Serial collaborators Elvis Costello and the Roots join forces on "Wise Up Ghost" (Blue Note), an album that plays it scrappy and loose – as if neither had anything to lose. It's also a pointed and chilling state-of-the-world album. In a world in which government surveillance, chemical weapons and citizen revolts are ascendant, "Wise Up Ghost" provides an appropriately nerve-racking soundtrack with a desperate message: Indifference is death.

The unlikely collaboration was forged by Costello's frequent appearances on the "Late Show with Jimmy Fallon," where the Roots are the house band. Costello, Roots drummer Ahmir "Questlove" Thompson and Roots producer Steven Mandel do most of the heavy lifting; they write and produce the entire album. They've made what sounds like a noir song cycle that borrows from hip-hop, neo-soul and dark-night-of-the-soul singer-songwriter concept albums without fully embracing any of those genres. The stylistic ambiguity is precisely the point – it gives the project an instability rare for veteran artists with distinctive voices to project and loyal fans to satisfy.

Costello can come off as a dilettante in some of his genre-bending projects, but with Questlove he revels in sparse, edgy shadowplay and his understatement as a vocalist is matched by the musicianship. A masterful drummer, Questlove dials everything back and leaves plenty of space. The songs are on constant edge, a state of tension without release, as if anticipating a detonation that never arrives but is always a threat.

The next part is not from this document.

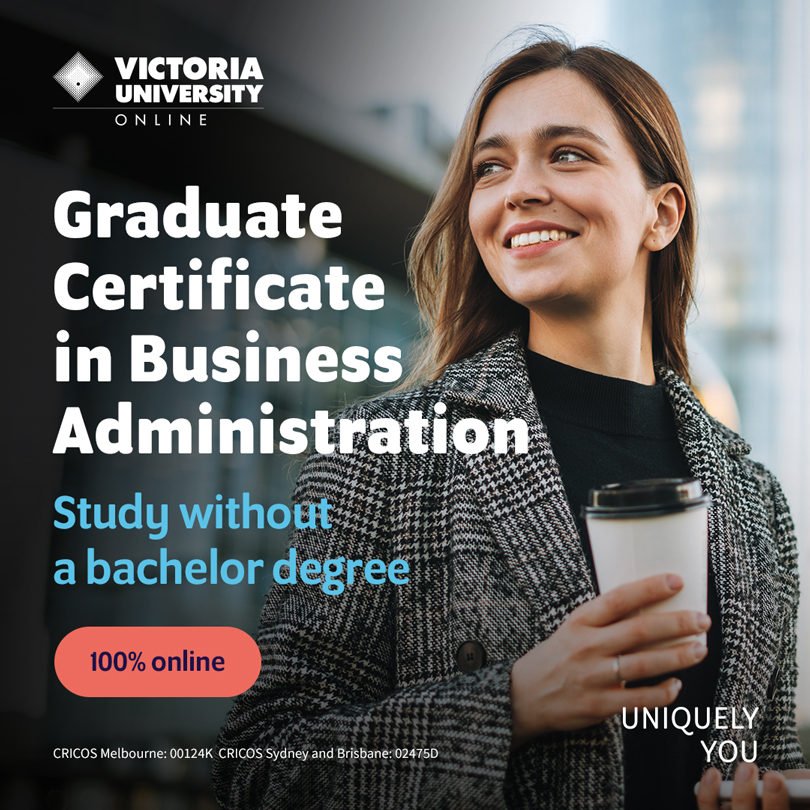 VU Facebook ads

"She's pulling out the pin," Costello sings, the movie-script-worthy opening line for "(She Might Be A) Grenade." Strings bend and recede around him, keyboards stab and Questlove navigates, as the singer turns a femme fatale into a terrorist. In an album full of paranoid narrators, trouble drifts like nerve gas. "Don't open the door cause they're coming/Don't open the door because they're here" becomes the fearful mantra on the deceptive lullaby "Tripwire," with its chiming bells and lulling vocals.

The flair for disorientation flags in the second half. Tempos drag in the Latin-flavored "Cinco Minutos Con Vos" and the static "Viceroy's Row," and the title track is a mood piece that never climbs out of neutral. But even these misfires feel like experiments that fell short, while the rest of "Wise Up Ghost" revels in its uneasiness.